> [PROBLEM TO WORK ON] After locating "Aerial photo taken", return its line and all lines that follow through the end of the listing below, exactly; leave out pictures.

> [EXERCISE MATERIAL]
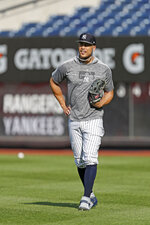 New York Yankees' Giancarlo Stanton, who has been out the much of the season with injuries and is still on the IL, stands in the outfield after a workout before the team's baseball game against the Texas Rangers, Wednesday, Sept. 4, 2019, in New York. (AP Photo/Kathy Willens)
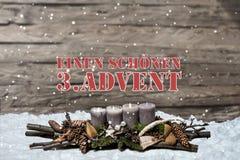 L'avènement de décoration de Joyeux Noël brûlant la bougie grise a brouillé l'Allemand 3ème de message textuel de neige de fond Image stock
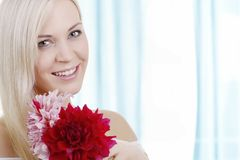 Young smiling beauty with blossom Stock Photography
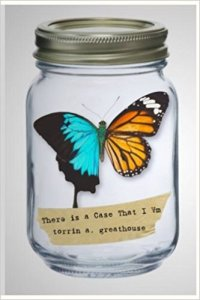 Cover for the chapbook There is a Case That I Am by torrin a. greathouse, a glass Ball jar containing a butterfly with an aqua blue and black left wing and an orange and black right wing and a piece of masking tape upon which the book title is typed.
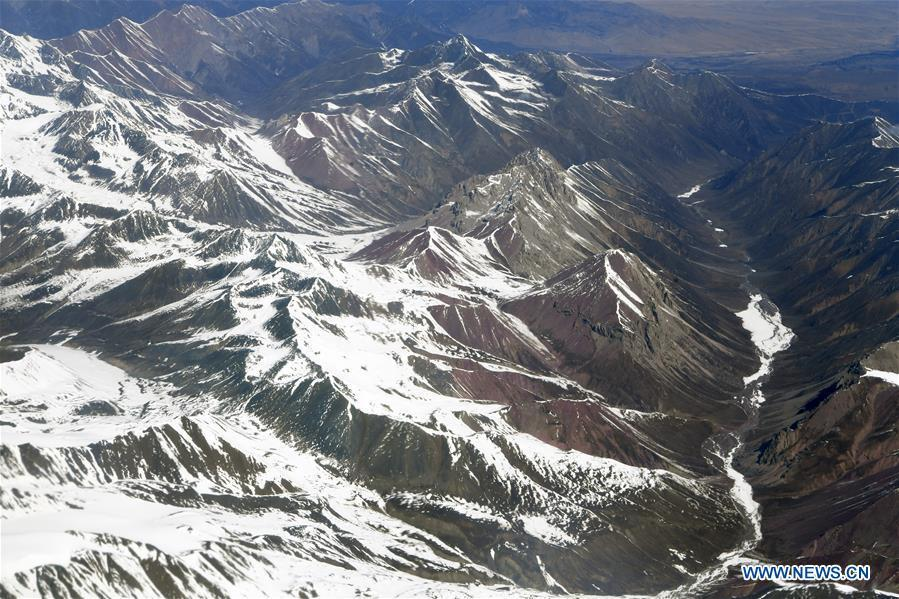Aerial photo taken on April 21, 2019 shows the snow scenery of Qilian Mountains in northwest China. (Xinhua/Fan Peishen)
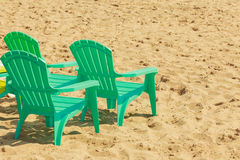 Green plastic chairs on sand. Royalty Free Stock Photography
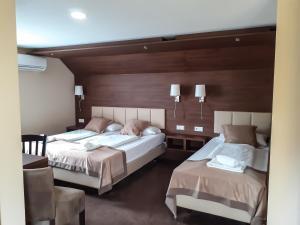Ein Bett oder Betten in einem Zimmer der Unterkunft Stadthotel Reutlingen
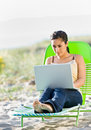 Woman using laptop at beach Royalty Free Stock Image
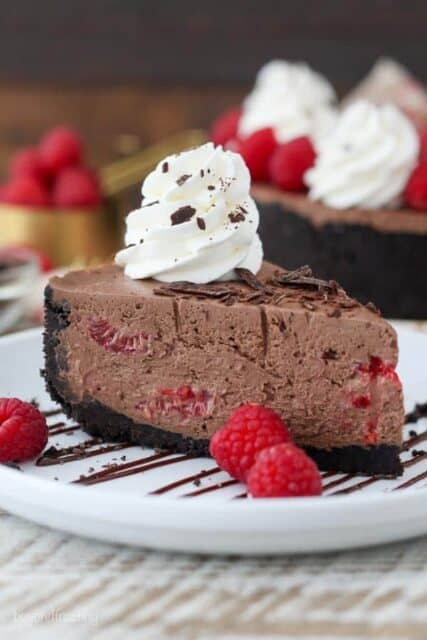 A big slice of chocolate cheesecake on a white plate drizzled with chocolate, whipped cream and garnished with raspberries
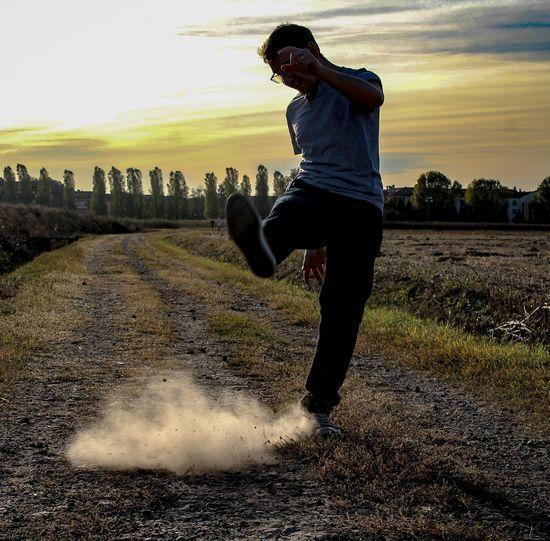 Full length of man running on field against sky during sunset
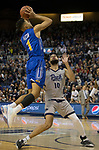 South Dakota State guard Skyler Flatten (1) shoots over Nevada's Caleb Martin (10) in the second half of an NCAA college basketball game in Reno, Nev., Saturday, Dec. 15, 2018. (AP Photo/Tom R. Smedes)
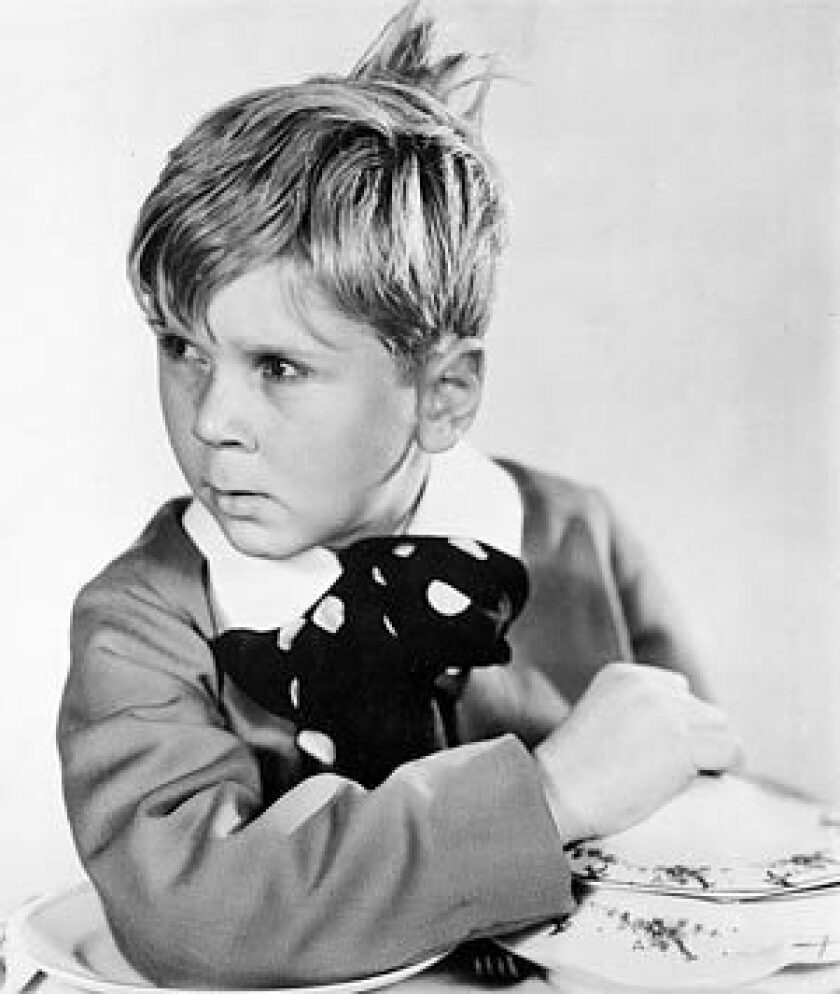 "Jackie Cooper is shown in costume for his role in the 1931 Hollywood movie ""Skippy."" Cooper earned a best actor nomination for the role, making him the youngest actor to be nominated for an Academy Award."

> [ANSWER TO THIS TASK]
Aerial photo taken on April 21, 2019 shows the snow scenery of Qilian Mountains in northwest China. (Xinhua/Fan Peishen)
 Green plastic chairs on sand. Royalty Free Stock Photography
Ein Bett oder Betten in einem Zimmer der Unterkunft Stadthotel Reutlingen
 Woman using laptop at beach Royalty Free Stock Image
 A big slice of chocolate cheesecake on a white plate drizzled with chocolate, whipped cream and garnished with raspberries
 Full length of man running on field against sky during sunset
 South Dakota State guard Skyler Flatten (1) shoots over Nevada's Caleb Martin (10) in the second half of an NCAA college basketball game in Reno, Nev., Saturday, Dec. 15, 2018. (AP Photo/Tom R. Smedes)
 "Jackie Cooper is shown in costume for his role in the 1931 Hollywood movie ""Skippy."" Cooper earned a best actor nomination for the role, making him the youngest actor to be nominated for an Academy Award."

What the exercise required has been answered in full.